Di kelompok Militer dan Filsafat, saya bertemu dengan rekan lama dalam berkelompok yaitu Muhammad Nadiul Kaffi sebagai ketua. Seingat saya, saya sudah pernah berkelompok dengannya sejak matkul Demokrasi dan HAM (Demham; smt. 2) dan Hubungan Internasional di Amerika (HIA; smt. 4). Dalam kedua matkul tersebut ada-ada saja momen aneh yang berkesan. Misalnya, dalam membuat makalah tugas Demham, kita sudah tiga kali mengganti tempat mengerjakan tugas dan berhari-hari bertemu, namun perdebatan tentang topik apa yang akan dibahas belum juga disepakati. Pada akhirnya, karena sudah mepet, proses perdebatan penentuan topik itulah yang dijadikan sebagai topik bahasan tugas kelompok kami–karena topik yang ditugaskan dosen adalah soal demokrasi deliberatif, jadi perdebatan mengenai penentuan topik bahasan bisa dong dijadikan topik bahasan dalam tugas ini. Selanjutnya dalam matkul HIA, kerjaan kami jika kerja kelompok adalah menggunakan satu laptop dan mengetik tugas bergiliran. Porsi antara mengobrol, berdebat, dan bercanda dengan mengerjakan tugas adalah 80 berbanding 20, kalian pasti tahu mana yang lebih banyak porsinya. Sampai-sampai pada saat mencetak tugas pun kita keteteran karena di tempat fotocopy, eh ternyata sang pencetak tugas, Kaffi, tidak membawa uang yang cukup, hadeuh.

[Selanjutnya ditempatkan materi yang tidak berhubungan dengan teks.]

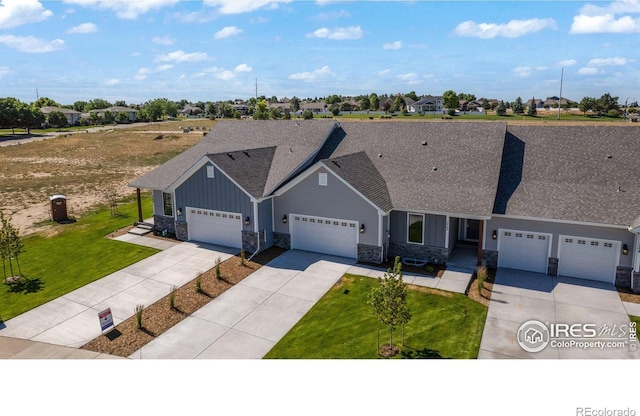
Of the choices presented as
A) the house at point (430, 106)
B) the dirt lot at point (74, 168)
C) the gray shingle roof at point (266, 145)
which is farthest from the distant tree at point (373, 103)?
the gray shingle roof at point (266, 145)

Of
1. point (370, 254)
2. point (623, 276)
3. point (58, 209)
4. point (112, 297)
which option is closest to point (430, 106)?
point (58, 209)

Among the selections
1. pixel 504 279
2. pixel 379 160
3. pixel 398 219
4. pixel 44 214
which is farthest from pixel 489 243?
pixel 44 214

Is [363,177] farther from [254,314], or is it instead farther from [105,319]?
[105,319]

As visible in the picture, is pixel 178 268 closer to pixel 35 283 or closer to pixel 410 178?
pixel 35 283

Dari preseden berkelompok dengan Kaffi, saya bisa menyimpulkan kalau berkelompok dengan dia saya tetap bisa “kuliah santai”. Ya, berkelompok dengan dia memang selalu santai, banyak haha-hihi, bercanda, melakukan perundungan antarsesama anggota kelompok, tugas pun tak kunjung beres H-1. Meski begitu, saya tahu satu fakta yang sudah teruji kebenarannya dan belum pernah terfalsifikasi selama saya dan dia berada satu kelompok yaitu bahwa tugas-tugas yang kami kerjakan selalu beres dengan baik di waktu yang telah ditentukan. No matter what happened before the deadline, we are going to finish our task. Inilah yang terjadi juga di dalam perkuliahan FMHI.

Kami pernah mengerjakan tugas saat dinihari di mana saya dan Kaffi menunggu sejumlah anggota kelompok yang belum mengumpulkan bagian pekerjaannya. Namun, akhirnya tugas tersebut beres juga. Anggota kami juga sempat hilang-hilangan tidak masuk ke kelas lebih dari batas bolos yang diberikan RMT. Namun dengan upaya komunikasi kelompok dan tutor serta usaha apologi kepada RMT akhirnya mahasiswa tersebut berada dalam lingkaran aman. Upaya ini penting, pasalnya RMT sempat mengancam akan mengeluarkan mahasiswa yang membolos melebihi batas dari kelasnya.

Sayang seribu sayang, kelompok Militer dan Filsafat sempat tercoreng namanya gara-gara saya dan Kaffi yang tidak jeli dalam membaca RMT dan membaca karya kelompok kami sendiri. Sebelum UTS, seperti biasa RMT meminta semua mahasiswa membikin soal dan jawaban untuk kemudian disetor kepada tutor sebagai bahan UTS. Ada dua soal yang harus disetor oleh setiap mahasiswa. Kebetulan satu mahasiswa dari kelompok kami menyetor soal mengenai sejarah yang mengutip sumber dari penstudi sejarawan murni. Eh, ladalah kok soal tersebut ternyata terpilih sebagai soal UTS. Kira-kira soal tersebut menyebut nama Ismaun dan Sjamsudin sebagai penstudi sejarah yang menyatakan suatu materi kesejarahan. Gara-gara kedua nama itu muncul di soal, RMT berang.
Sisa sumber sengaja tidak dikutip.